> _Your objective_:
From the line containing "kingdom: Animalia" to the end of the listing, write out every line exactly; leave out everything else.

:: Provided information

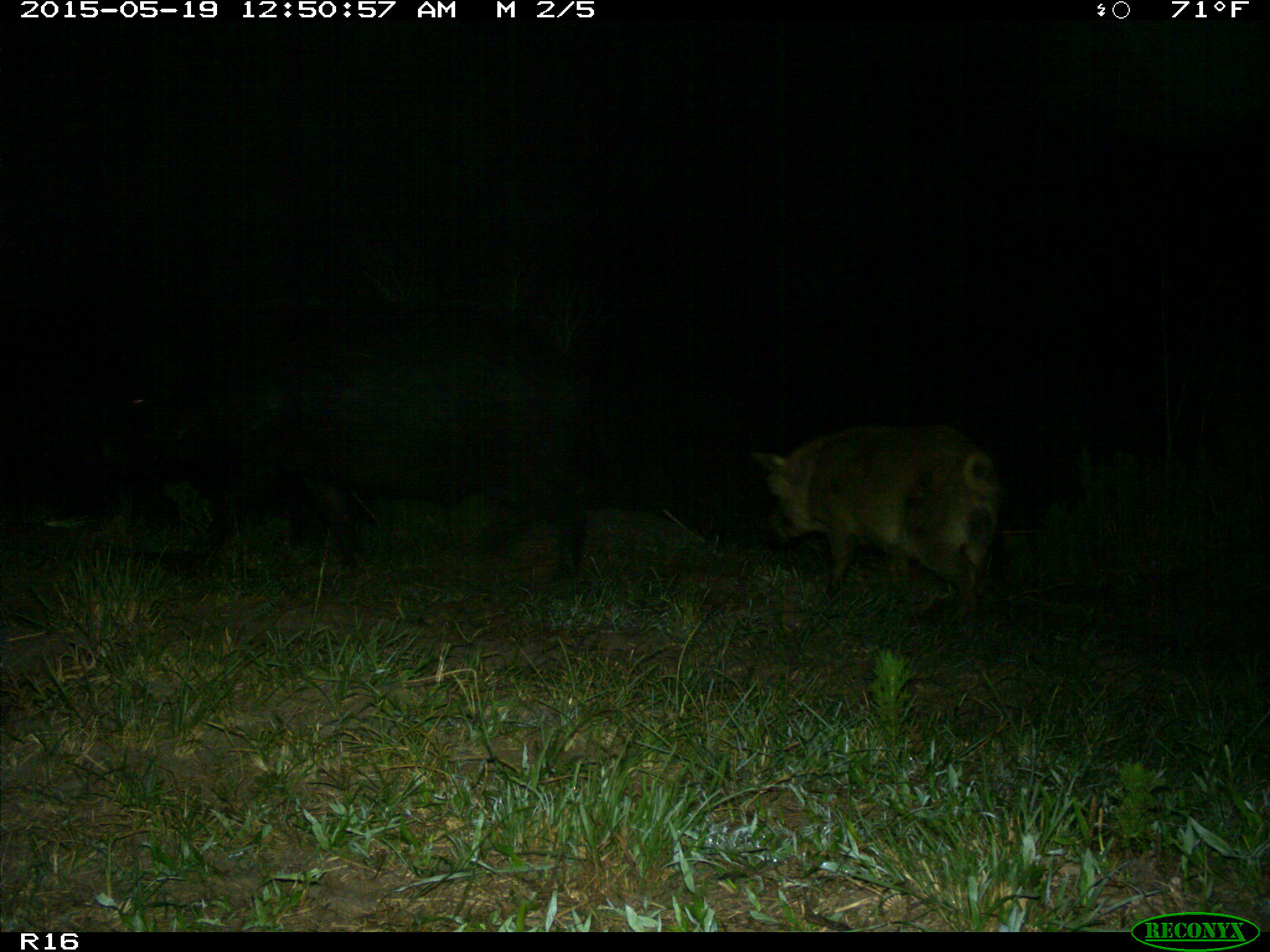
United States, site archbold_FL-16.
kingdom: Animalia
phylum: Chordata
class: Mammalia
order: Artiodactyla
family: Suidae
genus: Sus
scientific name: Sus scrofa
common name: wild boar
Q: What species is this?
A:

::::

> _Completed exercise_:
kingdom: Animalia
phylum: Chordata
class: Mammalia
order: Artiodactyla
family: Suidae
genus: Sus
scientific name: Sus scrofa
common name: wild boar
Q: What species is this?
A:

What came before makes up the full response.